Zadbaj o codzienny ruch

Rozwój żylaków możemy zahamować w ich wczesnym stadium, gdy zauważymy na skórze charakterystyczne pajączki, czyli uwypuklone drobne naczynka. Recepta jest prosta — aktywny styl życia. Żyły nie lubią bezruchu i zastoju, dlatego nawet, gdy mamy siedzącą pracę, starajmy się często poruszać nogami i stopami, co jakiś czas wstając i robiąc kilka kroków. Gdy mięśnie pracują, zwiększają swoja objętość i uciskają żyły, przez co wymuszają przepływ krwi w górę tułowia. W wolnym czasie warto zapewnić sobie sporą dawkę ruchu — może to być pływanie, jazda na rowerze czy choćby regularne, długie spacery.

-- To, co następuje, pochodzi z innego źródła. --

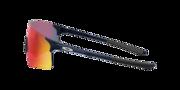 EVZero™ Blades Origins Collection - Navy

Na problemy z żyłami najlepszy jest basen, gdyż chłodna woda usprawnia pracę żył, a poziome ułożenie ciała przyspiesza przepływ krwi. Unikajmy natomiast sportów, w których mięśnie pracują bardzo intensywnie, ale krótko. W ten sposób możemy doprowadzić do rozciągnięcia żył. Dla osób zagrożonych żylakami niewskazany jest więc tenis, aerobik czy ćwiczenia na siłowni.  Żyły nie lubią szpilek

W profilaktyce przeciwżylakowej bardzo istotne jest też ubranie i obuwie, jakie nosimy na co dzień. Unikajmy obcisłych spodni i bielizny, które utrudniają przepływ krwi. Skarpetki i podkolanówki z ciasnymi ściągaczami zamieńmy na modele bezuciskowe, a niebotycznie wysokie szpilki zakładajmy jedynie na wyjątkowe okazje. Dla zdrowych żył najbezpieczniejsze są buty na 2-3-centymetrowym obcasie. Żyły warto też wspomóc od wewnątrz, łykając specjalne preparaty, które wzmacniają ściany żył, mają działanie przeciwzakrzepowe i przeciwzapalne.